Stored data entries:
Start of Block
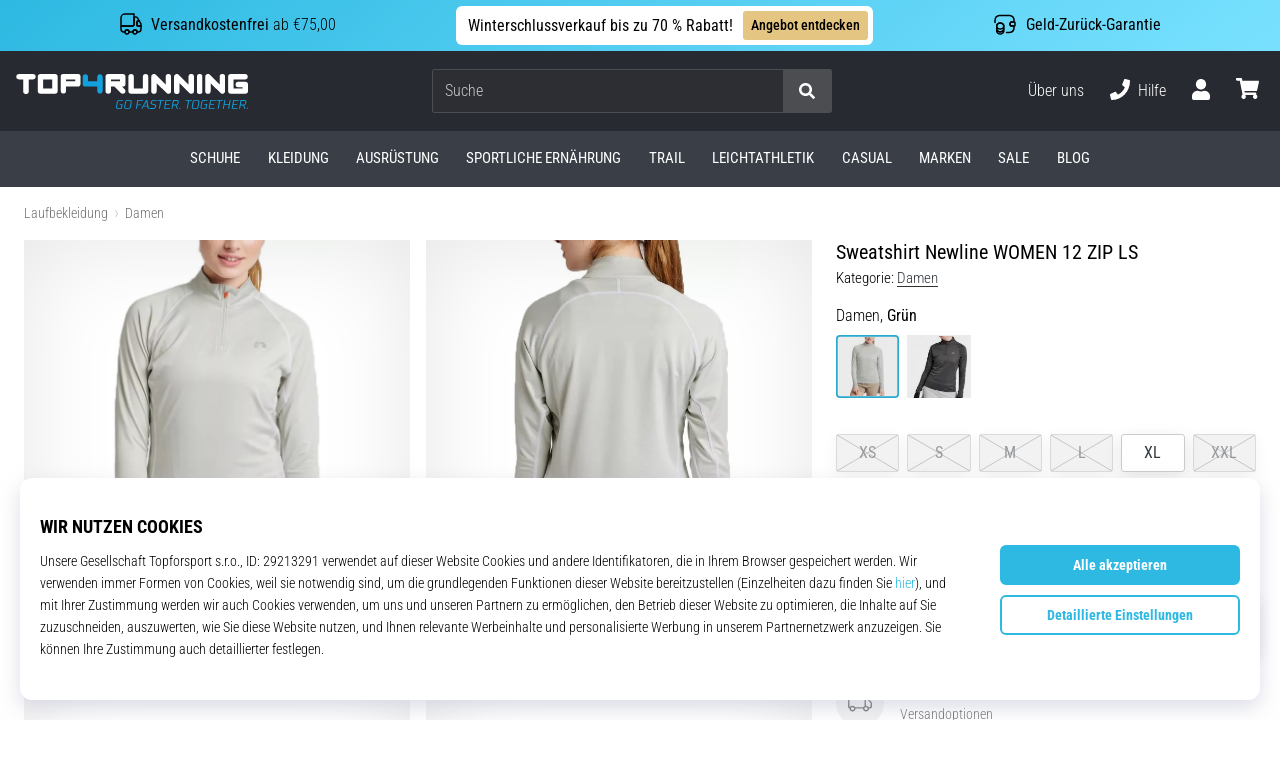

--- FILE ---
content_type: image/svg+xml
request_url: https://i1.t4s.cz/galleries/svg/newline.svg
body_size: 2547
content:
<?xml version="1.0" standalone="no"?>
<!DOCTYPE svg PUBLIC "-//W3C//DTD SVG 20010904//EN"
 "http://www.w3.org/TR/2001/REC-SVG-20010904/DTD/svg10.dtd">
<svg version="1.0" xmlns="http://www.w3.org/2000/svg"
 width="465.000000pt" height="108.000000pt" viewBox="0 0 465.000000 108.000000"
 preserveAspectRatio="xMidYMid meet">

<g transform="translate(0.000000,108.000000) scale(0.100000,-0.100000)"
fill="#000000" stroke="none">
<path d="M2507 983 c-4 -3 -7 -192 -7 -420 l0 -413 90 0 90 0 0 420 0 420 -83
0 c-46 0 -87 -3 -90 -7z"/>
<path d="M4482 808 c-28 -28 -7 -78 33 -78 27 0 45 18 45 45 0 27 -18 45 -45
45 -12 0 -26 -5 -33 -12z m66 -27 c5 -31 -11 -45 -42 -37 -19 5 -26 13 -26 30
0 42 63 49 68 7z"/>
<path d="M4500 773 c0 -22 2 -25 10 -13 9 13 10 13 11 0 0 -10 3 -8 8 5 10 24
5 35 -15 35 -9 0 -14 -10 -14 -27z"/>
<path d="M442 799 c-51 -10 -103 -40 -132 -76 l-20 -26 0 47 0 46 -85 0 -85 0
0 -320 0 -320 89 0 90 0 3 219 c3 204 4 222 24 248 49 67 165 67 201 0 15 -27
18 -66 21 -249 l4 -218 85 0 84 0 -3 257 c-3 281 -5 292 -66 348 -43 40 -129
58 -210 44z"/>
<path d="M1075 799 c-72 -9 -118 -31 -174 -84 -63 -59 -93 -127 -99 -226 -11
-181 88 -318 253 -349 119 -22 235 9 301 82 33 37 64 93 64 118 0 6 -28 10
-68 10 -64 0 -70 -2 -101 -34 -55 -57 -143 -68 -213 -28 -31 18 -55 61 -60
107 l-3 30 234 3 234 2 -7 66 c-18 172 -113 284 -260 303 -28 3 -73 4 -101 0z
m130 -151 c25 -20 55 -73 55 -98 0 -6 -52 -10 -144 -10 l-145 0 9 32 c11 35
45 76 75 88 41 18 121 11 150 -12z"/>
<path d="M3400 800 c-47 -8 -78 -25 -122 -68 l-38 -36 0 47 0 47 -80 0 -80 0
0 -320 0 -320 84 0 85 0 3 213 c3 201 4 214 26 249 45 72 154 77 199 9 22 -33
23 -41 23 -252 l0 -219 91 0 91 0 -4 248 c-4 259 -9 294 -56 345 -41 46 -140
71 -222 57z"/>
<path d="M4021 798 c-180 -28 -292 -195 -262 -389 19 -121 68 -192 169 -241
58 -29 76 -33 147 -32 106 0 153 15 213 69 40 36 92 115 92 140 0 3 -33 5 -74
5 -68 0 -75 -2 -91 -26 -25 -38 -98 -68 -147 -60 -63 10 -98 33 -119 79 -10
23 -19 52 -19 65 l0 22 231 0 232 0 -5 73 c-13 201 -169 326 -367 295z m127
-142 c28 -14 42 -36 62 -88 l10 -28 -145 0 c-160 0 -161 1 -130 61 33 62 136
90 203 55z"/>
<path d="M1460 781 c0 -4 24 -84 54 -177 30 -93 74 -232 99 -309 l44 -140 91
-3 91 -3 10 38 c6 21 30 112 53 203 22 91 44 168 48 173 3 4 31 -86 62 -200
l55 -208 91 -3 91 -3 46 148 c26 81 69 216 95 298 26 83 50 160 54 173 7 22 6
22 -83 22 -89 0 -91 -1 -97 -26 -42 -168 -113 -406 -118 -394 -3 8 -26 96 -51
195 -24 99 -48 190 -51 203 -6 21 -12 22 -90 22 l-83 0 -9 -34 c-6 -18 -29
-115 -53 -215 -24 -99 -46 -181 -49 -181 -3 0 -25 75 -49 168 -25 92 -51 188
-59 215 l-14 47 -89 0 c-49 0 -89 -4 -89 -9z"/>
<path d="M2790 470 l0 -320 85 0 85 0 0 320 0 320 -85 0 -85 0 0 -320z"/>
</g>
</svg>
End of Block
(Work instruction): The answer must be every line from the records above that contains "version".

(Response to this task):
<?xml version="1.0" standalone="no"?>
<svg version="1.0" xmlns="http://www.w3.org/2000/svg"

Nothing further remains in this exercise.